Speaking to TFG, Andrew Wilson, Global Policy Director at the International Chamber of Commerce (ICC), voiced his concern that trade finance credit conditions are tightening as a result of COVID-19.

“There is clearly a major risk that shortages of trade credit will place a significant drag on any post-pandemic recovery, further exacerbating supply chain disruptions that are already stoking inflationary pressures in many economies,” said Wilson.  

“In the short-term, governments must respond with the necessary urgency to backstop the provision of trade finance to the real economy – with the primary policy objective of enabling trade as a vector of recovery.  

“In the mid-term, it’s high-time for a fundamental rethink of how trade finance is recognised and regulated, given its genuine importance to the real economy.” 

Chris Southworth, secretary general of the ICC United Kingdom, seconded Wilson’s call for a transformation in the way that trade finance is conducted. 

“We can fix the trade finance gap and scale solutions if we reform laws to handle trade documents in digital form, find smarter ways of handling compliance bureaucracy, and establish a more proportionate regulatory regime for trade finance, which is low-to-zero risk, but is treated as high risk,Southworth told TFG.  

“Regulators and governments know this, and there is no reason why the trade finance gap is so large, since we know what the solutions are.  

“If governments are serious about driving the economic recovery and driving SME growth, then they must act to fix the market.”

The tightening of trade finance credit during the pandemic led to a downward spiral among smaller lenders, whereby access to trade finance was denied for SMEs outside of the lender’s most familiar sectors and territories (figure 3). 

Figure 3: Trade Finance Rejections (% of responses) – why proposals were rejected amongst SMEs

As Jolyon Ellwood-Russell, partner at British law firm Simmons & Simmons, told TFG: “There is no doubt that, despite the amount of liquidity in the world if we look at bid prices, the concept of disintermediation – whereby banks retrench to their home markets and primary customers – has only accelerated throughout COVID-19.” 

Against the backdrop of an alarming report for global trade finance, Ellwood-Russell said the ADB survey does at least offer one consolation, in that the trade finance gap opens up an opportunity for non-bank lenders, private credit, and other fintechs to lend to SMEs, given that such funding is short-term and self-liquidating.  

“This is a trend that is emerging. The natural progression of this trend is how these platforms scale. The solutions seem to be coming from the distribution programmes looking to connect SME trade assets to private debt, securitisation models, and indeed banks own balance sheet management,” said Ellwood-Russell.

As some lenders continue to retrench from the market, ECA’s are also looking to fill the gap for SMEs. Carl Williamson, Head of Trade Finance at UK Export Finance told TFG: “SMEs have faced major liquidity challenges during the pandemic but international markets remain open for businesses. ECA backed finance is key to bridging the trade finance gap as some lenders retreat from riskier markets.

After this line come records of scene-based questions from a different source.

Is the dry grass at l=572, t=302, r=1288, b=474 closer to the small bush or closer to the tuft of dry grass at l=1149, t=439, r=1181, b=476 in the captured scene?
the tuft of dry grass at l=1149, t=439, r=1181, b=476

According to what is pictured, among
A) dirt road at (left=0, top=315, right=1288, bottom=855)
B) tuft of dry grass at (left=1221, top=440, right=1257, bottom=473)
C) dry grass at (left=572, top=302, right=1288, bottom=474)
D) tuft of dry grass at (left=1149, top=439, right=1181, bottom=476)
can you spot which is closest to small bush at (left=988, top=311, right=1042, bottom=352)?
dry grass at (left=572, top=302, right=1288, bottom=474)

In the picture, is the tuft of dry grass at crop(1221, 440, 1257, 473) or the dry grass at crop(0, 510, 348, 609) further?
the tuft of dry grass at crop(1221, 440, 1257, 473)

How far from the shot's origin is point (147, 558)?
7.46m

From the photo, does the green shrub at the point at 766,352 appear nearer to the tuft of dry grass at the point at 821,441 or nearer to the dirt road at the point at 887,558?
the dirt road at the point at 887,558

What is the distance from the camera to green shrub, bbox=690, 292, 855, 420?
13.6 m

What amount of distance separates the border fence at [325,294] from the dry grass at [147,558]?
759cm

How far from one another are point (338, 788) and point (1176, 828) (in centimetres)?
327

“Trade credit insurance and bond support are also in high demand as exporters want to secure and fulfil existing contracts. We will continue to work with lenders and brokers to ensure capital continues to flow as the UK recovers from the pandemic.”

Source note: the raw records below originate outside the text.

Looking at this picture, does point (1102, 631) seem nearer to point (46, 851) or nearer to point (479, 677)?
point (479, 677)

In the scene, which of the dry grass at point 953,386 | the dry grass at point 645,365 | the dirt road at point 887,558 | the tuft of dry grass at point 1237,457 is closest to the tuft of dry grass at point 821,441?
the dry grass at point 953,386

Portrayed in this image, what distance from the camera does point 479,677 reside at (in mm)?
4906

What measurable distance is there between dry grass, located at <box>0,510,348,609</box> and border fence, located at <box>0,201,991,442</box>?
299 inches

Alexander Malaket, President at OPUS Advisory Services International Inc. added: “The latest survey results are sobering, given that trade and SMEs will both be critical to global economic recovery post-Covid. This is a clear call to action for policymakers, practitioners, innovators and other stakeholders to redouble our efforts to narrow the trade finance gap. The inclusion imperative, underscored by increasing attention to sustainability and ESG in trade further highlights the role of multilaterals in addressing market gaps, including access to timely, affordable trade financing for SMEs and developing markets.”